NASSAU, BAHAMAS – Bank of The Bahamas (BOB) continues to report positive growth, with its half year profits just over $2 million.
The troubled BISX-listed bank began to return to profitability in its fiscal year 2018 after suffering five years of consecutive net losses.
During the fiscal year 2020, the Bank recorded a net income of $2.2 million for the six months ended December 31, 2019.
BOB’s managing director Kenrick Brathwaite said: “We remain committed to our expanded Strategic Plan which encompasses the strengthening of our systems, products and overall customer service.
“Comparing the current period ended December 31, 2019 to the prior period ended December 31, 2018, the Bank’s total operating income increased by $1.9 million or 19.37 percent for the current quarter and $2.7 million or 13.80 percent for the current fiscal year to date, explained largely by the $1.0 million increase in net interest income and $0.9 million increase in net non-interest income for the quarter; and $2.0 million and $0.8 million increases in net interest income and non-interest income year to date, respectively.”
Brathwaite said: “The positive variance in net interest income year to date was due to an increase in interest revenue by $1.3 million primarily from consumer loans interest income as a result of the Bank’s consumer loans campaign; and lower interest expense by $0.7 million due to certain interest rates and deposit base reduction.
“The Bank’s net non-interest income also increased year to date primarily due to the gain on the sale of the Bank’s Trust business and higher fees and commission income,” he continued.
“The Bank’s operating expenses increased by $0.6 million or 8.39 percent for the quarter and $1.3 million or 9.81 percent year to date largely owing to the increase in employee expenses, consistent with the Bank’s initiative to support the planned growth.
“Net credit loss expense for the quarter ended December 31, 2019 increased by $1.5 million or 143.89 per cent compared to the quarter ended December 31, 2018; and $3.0 million or 140.51 per cent increase for the six months period ended December 31, 2019 versus December 31, 2018 due to the provision impact of the last hurricane and the IFRS 9 provision impact related to the overall portfolio growth.”

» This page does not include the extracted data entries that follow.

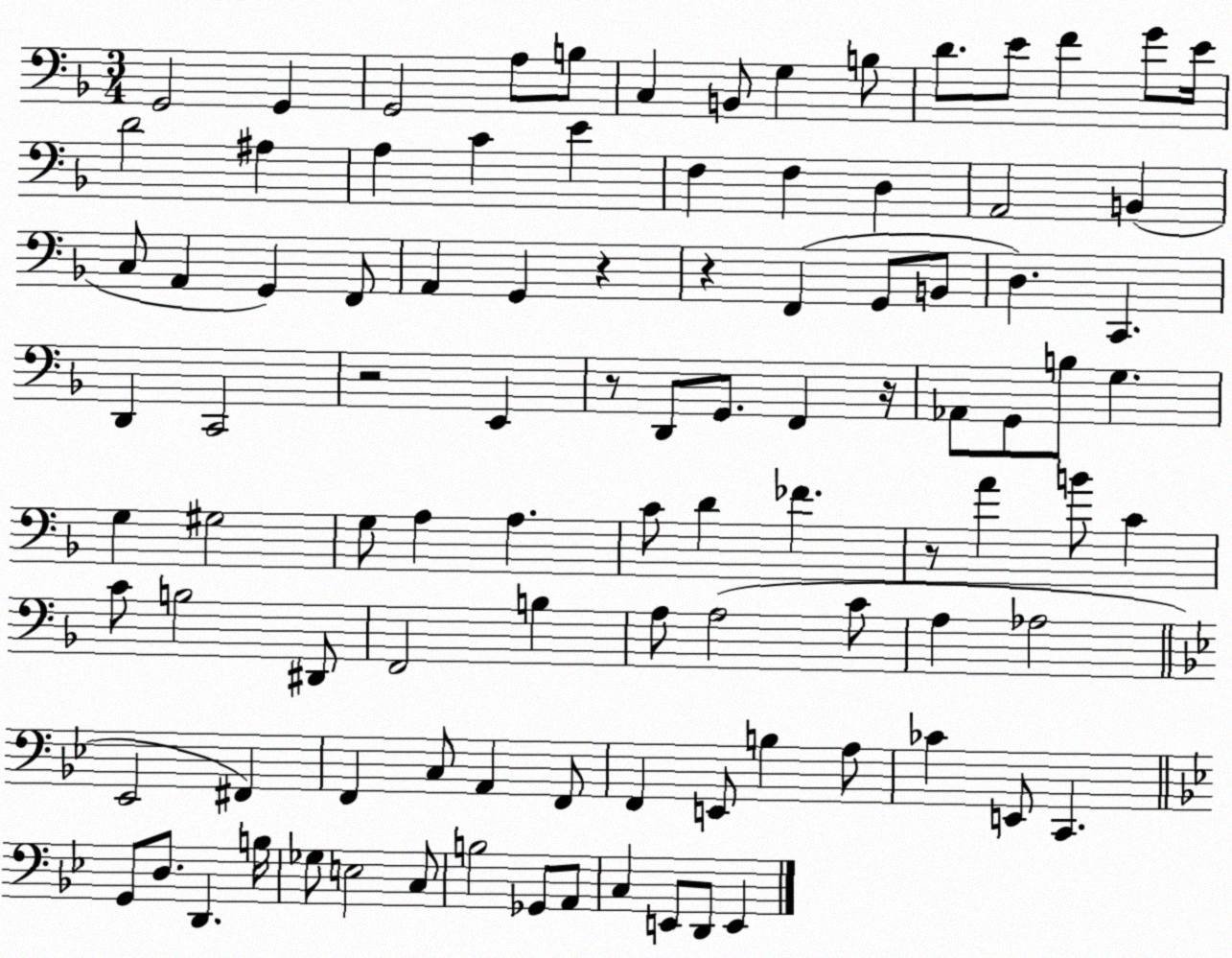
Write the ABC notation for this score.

X:1
T:Untitled
M:3/4
L:1/4
K:F
G,,2 G,, G,,2 A,/2 B,/2 C, B,,/2 G, B,/2 D/2 E/2 F G/2 E/4 D2 ^A, A, C E F, F, D, A,,2 B,, C,/2 A,, G,, F,,/2 A,, G,, z z F,, G,,/2 B,,/2 D, C,, D,, C,,2 z2 E,, z/2 D,,/2 G,,/2 F,, z/4 _A,,/2 G,,/2 B,/2 G, G, ^G,2 G,/2 A, A, C/2 D _F z/2 A B/2 C C/2 B,2 ^D,,/2 F,,2 B, A,/2 A,2 C/2 A, _A,2 _E,,2 ^F,, F,, C,/2 A,, F,,/2 F,, E,,/2 B, A,/2 _C E,,/2 C,, G,,/2 D,/2 D,, B,/4 _G,/2 E,2 C,/2 B,2 _G,,/2 A,,/2 C, E,,/2 D,,/2 E,,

According to Brathwaite, the bank continues to maintain a strong financial position with total assets of $866 million, with the composite of loans and advances, net of $363.2 million as at December 31, 2019, which showed $47.9 million or 5.85% percent and$19.1 million or 5.54 percent increase, respectively, since June 30, 2019.”
He said: “The Bank’s liquidity position also remained strong as its cash and cash equivalents stood at $212.5 million, which showed a $55.0 million or 34.93 percent increase since June 30, 2019.
“The Bank’s key capital ratios continued to be in compliance with regulatory requirements, with CET1 Ratio of 40 percent, well above the Central Bank’s minimum requirement of 9.6 percent. The Bank’s total equity closed at $163.5 million, higher than the June 30, 2019 balance of $161.5 million, as net income of $2.2 million is reported for the period.”